== BAGIAN TEKS ==
————————

3.3. Metode Penelitian
Merancang dan membuat alat penyerut ubikayu. Penelitian tahap uji coba alat pada penyerut ubikayu
yang sudah dikupas dan dicuci sampai bersih kemudian dilakukan pengujian kinerja mesin, serta
efisiensi penyerutan dan tingkat putaran mesin, kemiringan umpan bahan dengan perlakuan diulang tiga-
lima kali pengujian.
3.4. Pembuatan Mesin
Pembuatan mesin mekanis dilaksanakan di Bengkel LIPI, Besi Cor Lampung yang berkedudukan di
Lampung Selatan dan di Bengkel Bapak Samsudin di jalan Morotai. Pembuatan mesin mekanis beberapa
tahapan yaitu pembuatan gambar teknik, penyiapan peralatan dan bahan, pembuatan mesin, finishing dan
pengujian mesin hasil rancangan.
3.5. Pengujian Mesin
Pengujian mesin yang dilakukan meliputi penentuan penyerutan dan posisi, bahan yang dimasukkan
pada posisi mendatar dan yang sesuai dengan posisi pengujian yang tepat dan baik, putaran juga
menentukan hasil dari penyerutan. Pada proses pengujian mesin dilakukan dengan perlakuan terhadap
alat penyerut dan bahan baku.
Langkah-langkah pada pengujian selanjutnya perlu diamati yaitu antara lain
a. Posisi kedudukan hopper pada waktu pengujian mendatar
b. Pengamatan hasil serutan seperti yang telah diinginkan dengan panjang yang besarnya > 5 cm
3.5.1. Pengujian Kapasitas Mesin
Pengujian ini dilakukan sebagai berikut melakukan penimbangan bahan baku yang sudah dikupas
(ubikayu 1 kg per ulangan), kemudian dimasukan ke dalam hopper selanjutnya proses penyerut
dilakukan putaran 47-60 rpm.
Pada langkah selanjutnya adalah :
Mencatat waktu awal penyerutan berlangsung sampai pada akhir proses penyerutan sehingga dapat
diketahui waktu yang optimal.

————————

== INSTRUKSI TERTULIS A ==
Tuliskan bagian teks tentang alat penyerut ubikayu, mulai dari "3.4. Pembuatan Mesin" dan berakhir pada "mesin hasil rancangan.".

== DAFTAR DATA ==
————————

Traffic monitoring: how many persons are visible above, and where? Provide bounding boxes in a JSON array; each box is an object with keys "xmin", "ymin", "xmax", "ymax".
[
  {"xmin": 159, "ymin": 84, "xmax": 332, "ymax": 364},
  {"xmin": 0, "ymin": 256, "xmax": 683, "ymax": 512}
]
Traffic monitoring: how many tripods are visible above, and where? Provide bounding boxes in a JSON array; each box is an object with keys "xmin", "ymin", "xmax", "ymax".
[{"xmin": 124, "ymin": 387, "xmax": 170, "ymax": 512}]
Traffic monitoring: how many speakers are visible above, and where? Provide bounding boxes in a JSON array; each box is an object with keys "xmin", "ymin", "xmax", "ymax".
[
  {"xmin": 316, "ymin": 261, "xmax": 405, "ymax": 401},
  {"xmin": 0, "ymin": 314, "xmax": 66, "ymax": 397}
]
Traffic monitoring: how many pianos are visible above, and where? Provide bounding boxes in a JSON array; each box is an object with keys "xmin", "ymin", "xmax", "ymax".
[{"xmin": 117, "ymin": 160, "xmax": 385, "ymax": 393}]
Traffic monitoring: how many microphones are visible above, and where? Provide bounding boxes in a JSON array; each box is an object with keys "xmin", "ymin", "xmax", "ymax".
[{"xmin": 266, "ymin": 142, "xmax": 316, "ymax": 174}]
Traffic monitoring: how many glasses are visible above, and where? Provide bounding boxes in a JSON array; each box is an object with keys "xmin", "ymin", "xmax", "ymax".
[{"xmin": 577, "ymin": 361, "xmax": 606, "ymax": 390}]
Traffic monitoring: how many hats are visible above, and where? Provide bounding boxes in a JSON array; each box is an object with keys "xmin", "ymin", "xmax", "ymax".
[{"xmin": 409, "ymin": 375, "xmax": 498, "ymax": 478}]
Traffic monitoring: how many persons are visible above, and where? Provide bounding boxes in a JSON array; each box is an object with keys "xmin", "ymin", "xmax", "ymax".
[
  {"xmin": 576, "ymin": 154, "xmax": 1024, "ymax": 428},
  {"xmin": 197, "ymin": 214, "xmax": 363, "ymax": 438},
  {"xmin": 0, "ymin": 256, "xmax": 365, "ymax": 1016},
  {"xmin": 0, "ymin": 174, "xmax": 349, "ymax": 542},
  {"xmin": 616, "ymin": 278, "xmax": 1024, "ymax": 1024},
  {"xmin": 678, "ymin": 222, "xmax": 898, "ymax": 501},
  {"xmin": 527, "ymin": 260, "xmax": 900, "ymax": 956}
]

————————

== INSTRUKSI TERTULIS B ==
Sunting daftar, mulai dari baris yang memuat "Traffic monitoring: how many hats" dan berakhir di akhir daftar, dengan mengganti "Traffic monitoring" menjadi "Street monitoring" tanpa mengubah bagian lain. Tuliskan hanya baris-baris tersebut.

== JAWABAN LATIHAN A ==
3.4. Pembuatan Mesin
Pembuatan mesin mekanis dilaksanakan di Bengkel LIPI, Besi Cor Lampung yang berkedudukan di
Lampung Selatan dan di Bengkel Bapak Samsudin di jalan Morotai. Pembuatan mesin mekanis beberapa
tahapan yaitu pembuatan gambar teknik, penyiapan peralatan dan bahan, pembuatan mesin, finishing dan
pengujian mesin hasil rancangan.

== JAWABAN LATIHAN B ==
Street monitoring: how many hats are visible above, and where? Provide bounding boxes in a JSON array; each box is an object with keys "xmin", "ymin", "xmax", "ymax".
[{"xmin": 409, "ymin": 375, "xmax": 498, "ymax": 478}]
Street monitoring: how many persons are visible above, and where? Provide bounding boxes in a JSON array; each box is an object with keys "xmin", "ymin", "xmax", "ymax".
[
  {"xmin": 576, "ymin": 154, "xmax": 1024, "ymax": 428},
  {"xmin": 197, "ymin": 214, "xmax": 363, "ymax": 438},
  {"xmin": 0, "ymin": 256, "xmax": 365, "ymax": 1016},
  {"xmin": 0, "ymin": 174, "xmax": 349, "ymax": 542},
  {"xmin": 616, "ymin": 278, "xmax": 1024, "ymax": 1024},
  {"xmin": 678, "ymin": 222, "xmax": 898, "ymax": 501},
  {"xmin": 527, "ymin": 260, "xmax": 900, "ymax": 956}
]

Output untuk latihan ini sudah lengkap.